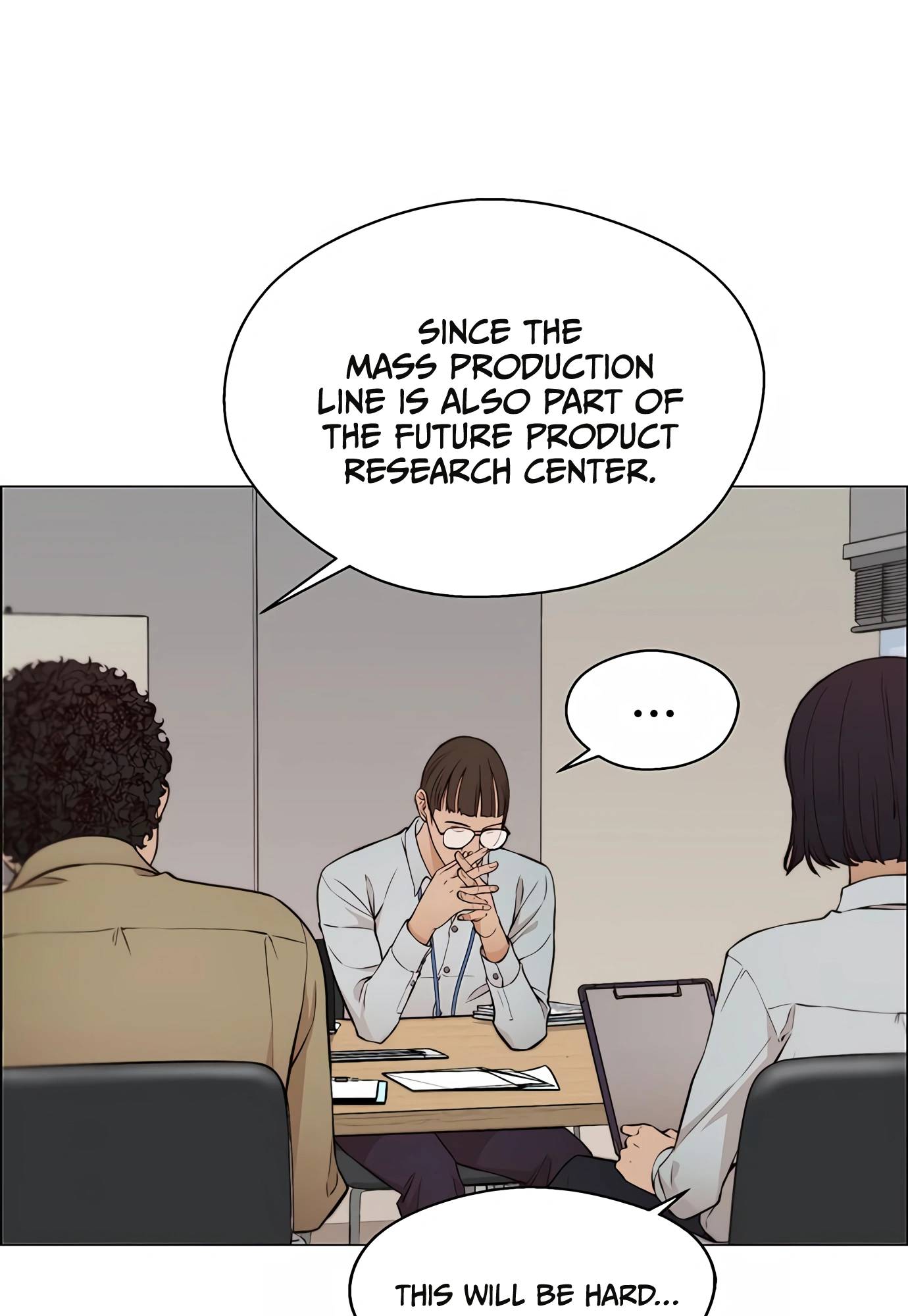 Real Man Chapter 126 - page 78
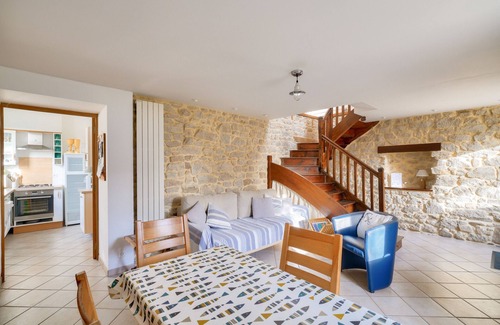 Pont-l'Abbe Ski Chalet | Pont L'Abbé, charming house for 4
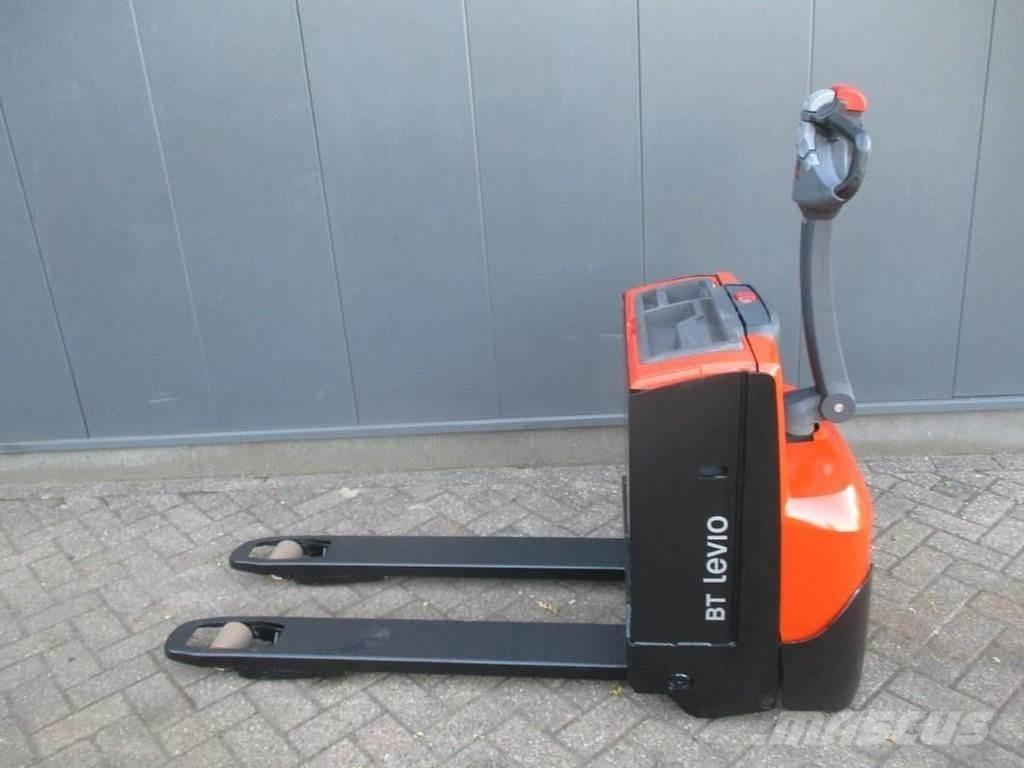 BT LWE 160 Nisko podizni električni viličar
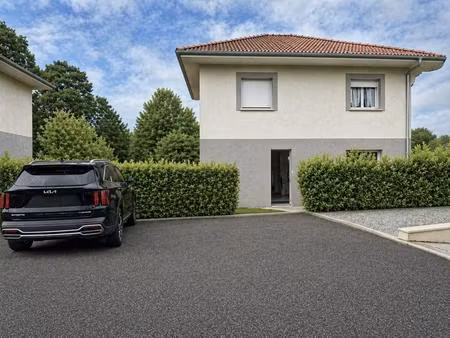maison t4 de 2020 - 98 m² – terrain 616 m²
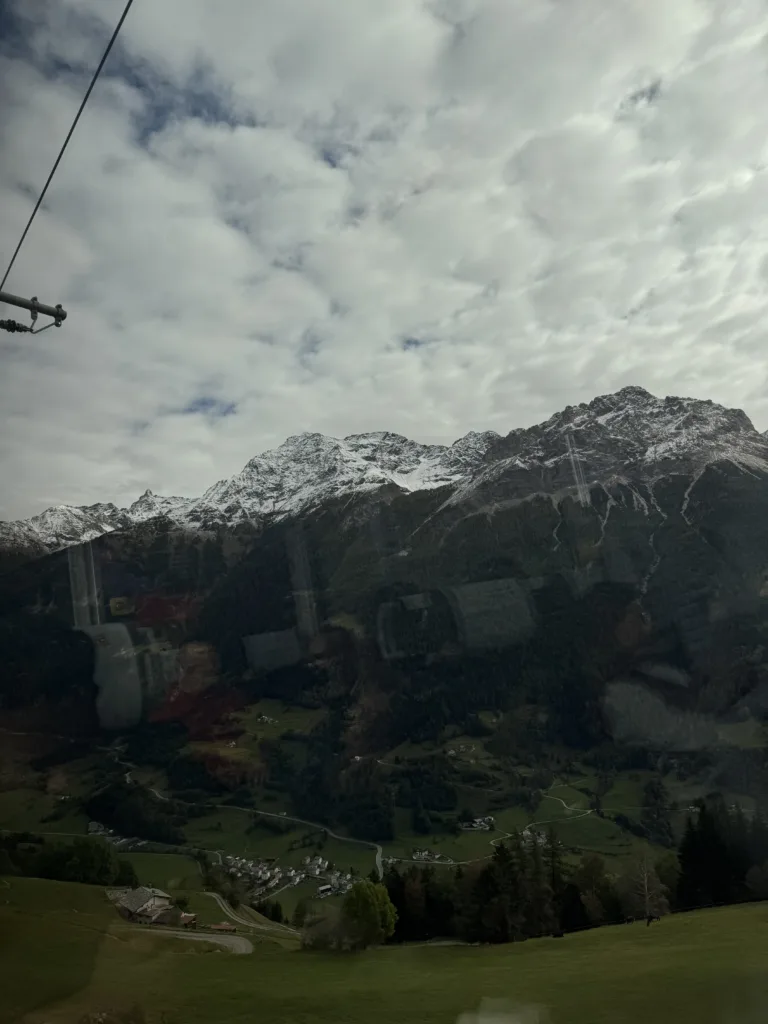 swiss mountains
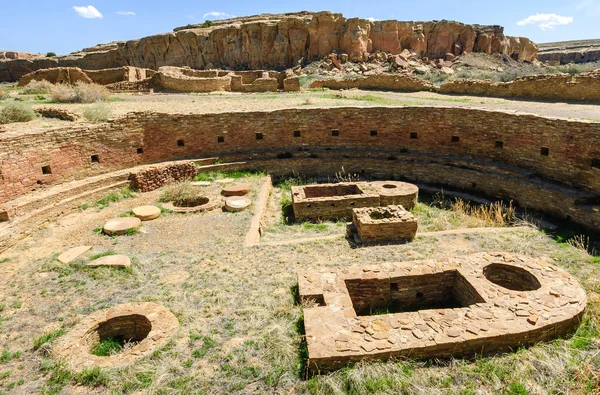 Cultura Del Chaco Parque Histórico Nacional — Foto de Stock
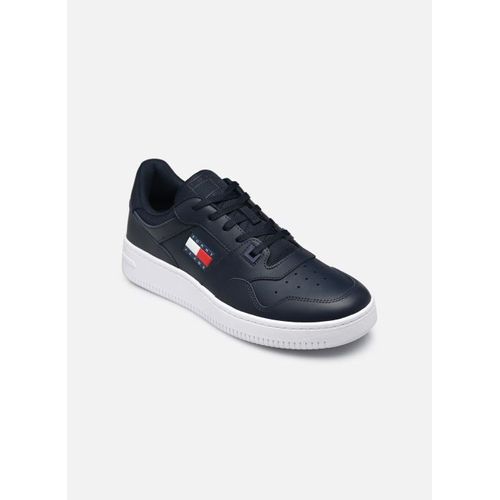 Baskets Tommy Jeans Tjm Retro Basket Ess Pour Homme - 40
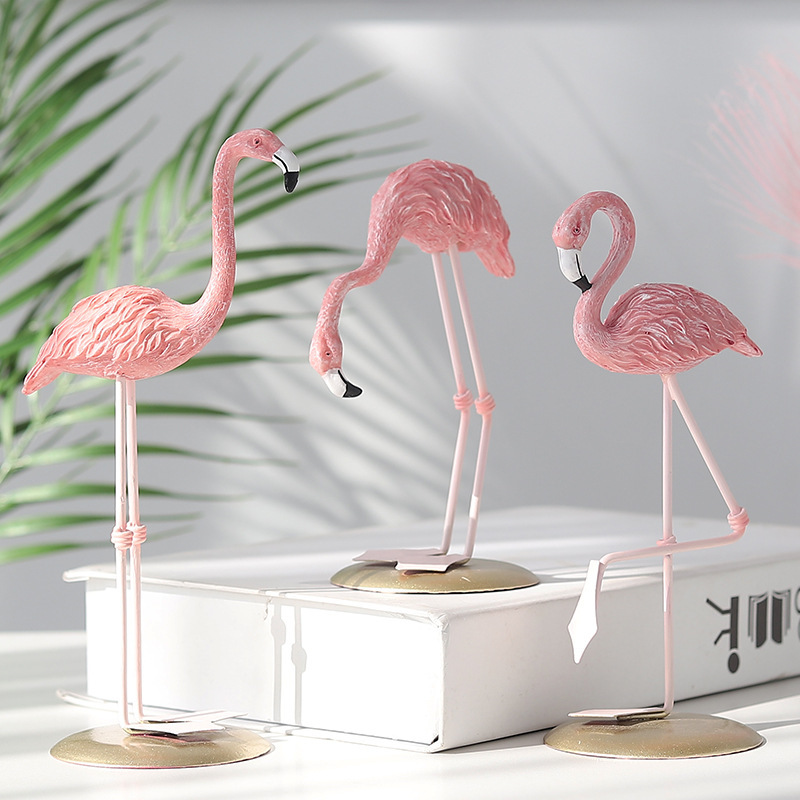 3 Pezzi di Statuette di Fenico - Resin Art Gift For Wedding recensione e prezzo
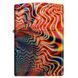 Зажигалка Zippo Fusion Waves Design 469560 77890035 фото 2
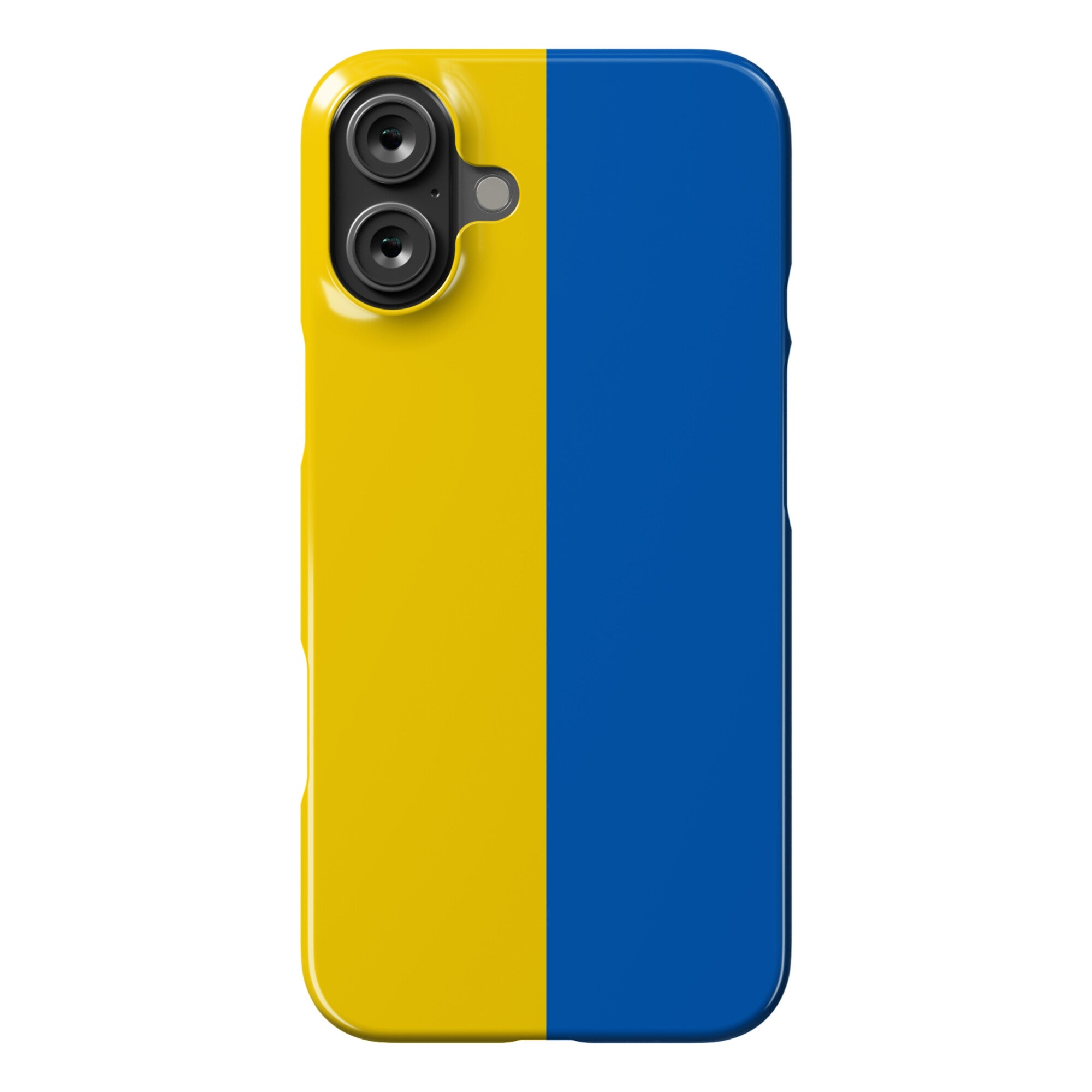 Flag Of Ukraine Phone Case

===

Every record above must be given again exactly; drop the pictures.

 Real Man Chapter 126 - page 78
 Pont-l'Abbe Ski Chalet | Pont L'Abbé, charming house for 4
 BT LWE 160 Nisko podizni električni viličar
maison t4 de 2020 - 98 m² – terrain 616 m²
 swiss mountains
 Cultura Del Chaco Parque Histórico Nacional — Foto de Stock
 Baskets Tommy Jeans Tjm Retro Basket Ess Pour Homme - 40
 3 Pezzi di Statuette di Fenico - Resin Art Gift For Wedding recensione e prezzo
 Зажигалка Zippo Fusion Waves Design 469560 77890035 фото 2
 Flag Of Ukraine Phone Case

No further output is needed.